NEW YORK (GenomeWeb) – As part of an upcoming phase III study of its investigational non-alcoholic steatohepatitis (NASH) drug elafibranor, French biopharmaceutical firm Genfit is aiming to validate a diagnostic method that uses blood-based biomarkers to identify patients with the disease who are candidates for treatment.
While the test won't be used to select trial participants, it is expected to launch at the same time as elafibranor and help clinicians know which patients should receive therapy without the need for liver biopsy.
NASH is a condition that resembles alcoholic liver disease, but occurs in people who drink little or no alcohol. It is characterized by the accumulation of fat in the liver, along with inflammation and fibrosis. There is no treatment for the condition and it can progress to cirrhosis.
Given NASH's unmet medical need, a number of companies have been moving forward with drug candidates for the condition including Genfit, whose elafibranor recently completed a phase IIb trial and is poised to enter phase III testing in the US and Europe before the end of this year.
Identifying NASH patients, however, is not entirely straightforward. The disease is often asymptomatic in its first stages and is typically suspected when a patient presents with elevated liver enzymes.
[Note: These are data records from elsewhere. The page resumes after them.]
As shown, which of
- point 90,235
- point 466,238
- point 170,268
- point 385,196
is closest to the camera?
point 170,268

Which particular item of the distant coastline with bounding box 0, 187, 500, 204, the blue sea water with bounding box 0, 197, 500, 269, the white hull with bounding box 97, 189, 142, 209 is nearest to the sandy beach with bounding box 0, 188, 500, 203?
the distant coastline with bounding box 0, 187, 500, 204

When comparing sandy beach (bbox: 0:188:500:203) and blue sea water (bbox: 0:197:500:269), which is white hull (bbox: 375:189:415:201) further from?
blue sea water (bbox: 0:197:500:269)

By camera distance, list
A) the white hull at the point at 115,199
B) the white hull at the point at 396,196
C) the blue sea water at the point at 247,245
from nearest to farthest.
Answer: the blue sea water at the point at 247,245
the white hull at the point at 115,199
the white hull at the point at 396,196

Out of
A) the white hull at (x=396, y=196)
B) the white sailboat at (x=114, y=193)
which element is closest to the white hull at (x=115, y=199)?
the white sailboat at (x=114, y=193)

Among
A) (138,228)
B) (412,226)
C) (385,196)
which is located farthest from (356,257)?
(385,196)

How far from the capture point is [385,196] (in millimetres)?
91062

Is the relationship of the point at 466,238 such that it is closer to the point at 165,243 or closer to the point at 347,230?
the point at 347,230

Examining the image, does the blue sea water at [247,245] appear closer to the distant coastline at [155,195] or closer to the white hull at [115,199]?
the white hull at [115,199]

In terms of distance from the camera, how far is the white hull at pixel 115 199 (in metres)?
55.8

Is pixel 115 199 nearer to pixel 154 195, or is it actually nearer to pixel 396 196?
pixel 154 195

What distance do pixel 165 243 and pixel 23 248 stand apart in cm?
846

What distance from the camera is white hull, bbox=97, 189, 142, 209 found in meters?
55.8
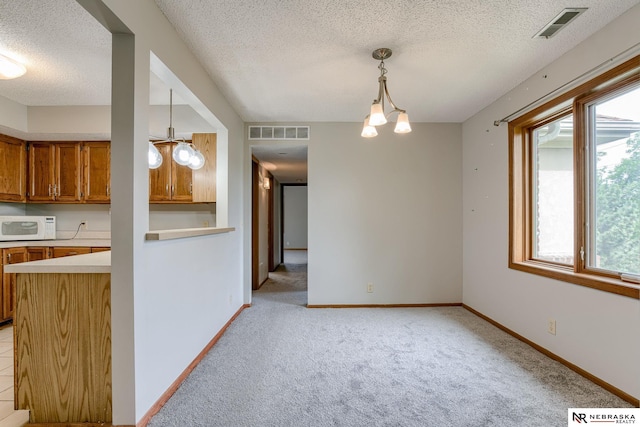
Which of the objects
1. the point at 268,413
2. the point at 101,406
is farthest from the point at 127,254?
the point at 268,413

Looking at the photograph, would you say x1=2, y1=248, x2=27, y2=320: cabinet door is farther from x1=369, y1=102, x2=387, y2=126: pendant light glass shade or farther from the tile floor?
x1=369, y1=102, x2=387, y2=126: pendant light glass shade

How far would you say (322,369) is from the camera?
224 centimetres

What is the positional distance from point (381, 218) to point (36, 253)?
4198 mm

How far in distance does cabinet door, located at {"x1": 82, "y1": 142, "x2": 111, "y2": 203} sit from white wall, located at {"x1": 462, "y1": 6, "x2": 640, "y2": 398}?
4.61m

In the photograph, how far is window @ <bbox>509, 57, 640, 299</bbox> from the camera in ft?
6.35

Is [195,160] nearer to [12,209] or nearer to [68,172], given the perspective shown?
[68,172]

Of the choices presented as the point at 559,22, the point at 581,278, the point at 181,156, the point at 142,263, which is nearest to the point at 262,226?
the point at 181,156

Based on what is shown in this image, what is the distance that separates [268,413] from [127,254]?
1220 mm

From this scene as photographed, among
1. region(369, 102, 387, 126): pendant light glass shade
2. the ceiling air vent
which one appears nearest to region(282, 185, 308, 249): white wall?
region(369, 102, 387, 126): pendant light glass shade

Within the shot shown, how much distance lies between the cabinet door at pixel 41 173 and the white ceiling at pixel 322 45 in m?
0.62

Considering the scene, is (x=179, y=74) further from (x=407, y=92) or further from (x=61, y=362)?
(x=407, y=92)

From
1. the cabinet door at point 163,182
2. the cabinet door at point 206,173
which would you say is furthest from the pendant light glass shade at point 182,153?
the cabinet door at point 163,182

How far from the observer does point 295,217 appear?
1052cm

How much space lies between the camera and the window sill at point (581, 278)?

Currently, diagnosis is only possible through a histological examination of a liver biopsy.
As such, Genfit has been working to develop a companion diagnostic for elafibranor designed not only to identify patients with the disease, but those who are eligible for therapeutic intervention, COO and CSO Dean Hum told GenomeWeb this week.
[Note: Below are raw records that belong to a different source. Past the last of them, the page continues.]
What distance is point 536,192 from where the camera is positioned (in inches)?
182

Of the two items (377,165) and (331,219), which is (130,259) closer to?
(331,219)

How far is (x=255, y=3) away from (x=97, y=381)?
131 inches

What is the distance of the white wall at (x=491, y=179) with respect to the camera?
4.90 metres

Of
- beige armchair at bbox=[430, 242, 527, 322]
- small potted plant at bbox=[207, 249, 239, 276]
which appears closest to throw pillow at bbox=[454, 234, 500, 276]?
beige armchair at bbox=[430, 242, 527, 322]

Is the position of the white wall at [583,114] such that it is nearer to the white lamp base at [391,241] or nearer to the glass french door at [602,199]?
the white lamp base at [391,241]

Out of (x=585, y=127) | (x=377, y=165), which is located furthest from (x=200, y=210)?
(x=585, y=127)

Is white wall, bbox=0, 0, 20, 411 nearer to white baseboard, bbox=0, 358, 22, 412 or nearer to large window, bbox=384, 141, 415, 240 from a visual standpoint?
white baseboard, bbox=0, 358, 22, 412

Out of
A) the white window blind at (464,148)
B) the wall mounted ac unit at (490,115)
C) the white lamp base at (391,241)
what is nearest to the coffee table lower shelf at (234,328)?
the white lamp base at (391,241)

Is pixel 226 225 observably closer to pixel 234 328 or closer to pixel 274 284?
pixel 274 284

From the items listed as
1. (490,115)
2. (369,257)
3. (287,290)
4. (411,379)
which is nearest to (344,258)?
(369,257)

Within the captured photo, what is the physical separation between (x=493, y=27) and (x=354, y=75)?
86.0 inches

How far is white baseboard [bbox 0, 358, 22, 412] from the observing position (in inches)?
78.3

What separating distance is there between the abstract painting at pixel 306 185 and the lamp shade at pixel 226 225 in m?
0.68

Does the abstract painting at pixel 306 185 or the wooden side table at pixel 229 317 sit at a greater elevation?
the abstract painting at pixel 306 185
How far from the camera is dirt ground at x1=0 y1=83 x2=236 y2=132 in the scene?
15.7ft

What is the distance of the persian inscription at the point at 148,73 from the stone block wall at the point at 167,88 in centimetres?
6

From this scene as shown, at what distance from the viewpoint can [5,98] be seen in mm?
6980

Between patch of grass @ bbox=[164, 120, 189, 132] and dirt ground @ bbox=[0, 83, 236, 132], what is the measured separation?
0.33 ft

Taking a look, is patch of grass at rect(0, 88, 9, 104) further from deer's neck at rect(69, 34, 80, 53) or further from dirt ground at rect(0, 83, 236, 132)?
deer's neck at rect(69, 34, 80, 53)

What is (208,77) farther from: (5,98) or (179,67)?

According to Hum, the US Food and Drug Administration has suggested that potential treatments for NASH should focus on those with moderate-to-severe disease accompanied by significant liver fibrosis. "From a clinical standpoint … the important issue is [being] able to identify the patient who should be treated," Hum said.
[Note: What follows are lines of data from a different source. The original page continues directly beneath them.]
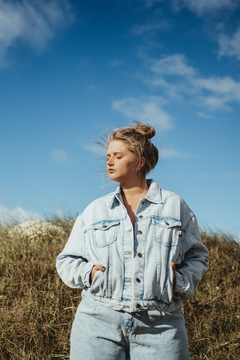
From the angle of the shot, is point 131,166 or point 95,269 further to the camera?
point 131,166

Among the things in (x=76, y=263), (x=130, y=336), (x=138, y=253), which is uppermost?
(x=138, y=253)

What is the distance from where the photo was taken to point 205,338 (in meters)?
4.37

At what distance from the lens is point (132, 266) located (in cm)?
234

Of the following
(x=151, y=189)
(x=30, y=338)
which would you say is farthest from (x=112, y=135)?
(x=30, y=338)

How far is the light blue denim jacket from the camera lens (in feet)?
7.56

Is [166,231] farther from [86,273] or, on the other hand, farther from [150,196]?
[86,273]

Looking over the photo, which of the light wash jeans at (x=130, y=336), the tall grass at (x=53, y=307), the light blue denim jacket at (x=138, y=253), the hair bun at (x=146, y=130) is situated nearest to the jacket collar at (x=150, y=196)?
the light blue denim jacket at (x=138, y=253)

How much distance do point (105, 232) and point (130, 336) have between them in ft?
2.54

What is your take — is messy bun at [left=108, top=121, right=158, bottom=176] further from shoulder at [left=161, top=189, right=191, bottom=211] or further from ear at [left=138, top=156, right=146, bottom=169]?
shoulder at [left=161, top=189, right=191, bottom=211]

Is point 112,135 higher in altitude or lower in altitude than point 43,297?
higher

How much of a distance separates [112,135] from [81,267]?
1.19m

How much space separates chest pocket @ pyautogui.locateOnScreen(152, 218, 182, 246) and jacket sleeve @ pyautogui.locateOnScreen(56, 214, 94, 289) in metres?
0.56

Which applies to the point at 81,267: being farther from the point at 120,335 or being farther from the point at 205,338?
the point at 205,338

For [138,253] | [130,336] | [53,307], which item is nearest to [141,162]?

To that end, Genfit structured the phase IIb trial of elafibranor to not only evaluate the drug's efficacy but to gather data around biomarkers that can differentiate different stages of NASH.
In that trial, liver biopsies were taken at the beginning of the study to confirm NASH and at the end to evaluate elafibranor's impact. Blood samples were also taken from the study's roughly 300 participants every two months.
Using the blood samples as a starting point, Genfit used two independent bioinformatics approaches to simulate thousands of additional cohorts designed to mimic real-life disease variability and generate diagnostic algorithms. Hum noted that both approaches identified the same five biomarkers — two miRNAs and three known markers of liver damage.
He declined to comment on the biomarkers in detail for competitive reasons, but noted that the algorithms proved more effective than existing scoring systems in identifying patients who are candidates for treatment.
The company is now planning to validate the algorithms in the upcoming phase III study of elafibranor and select the best one for use in a diagnostic kit that is expected to be commercialized around the same time as the drug could hit the market in 2019 or 2020, Hum said. He added that the upcoming trial is expected to enroll about 1,500 patients.
Genfit does not, however, anticipate developing a final diagnostic on its own.
Sample analysis and bioinformatics is "something we do very well," Hum said. "When it comes to developing a diagnostic kit, there are groups … that are much better than we are." Therefore, the company anticipates partnering with another firm on the diagnostic's design and distribution.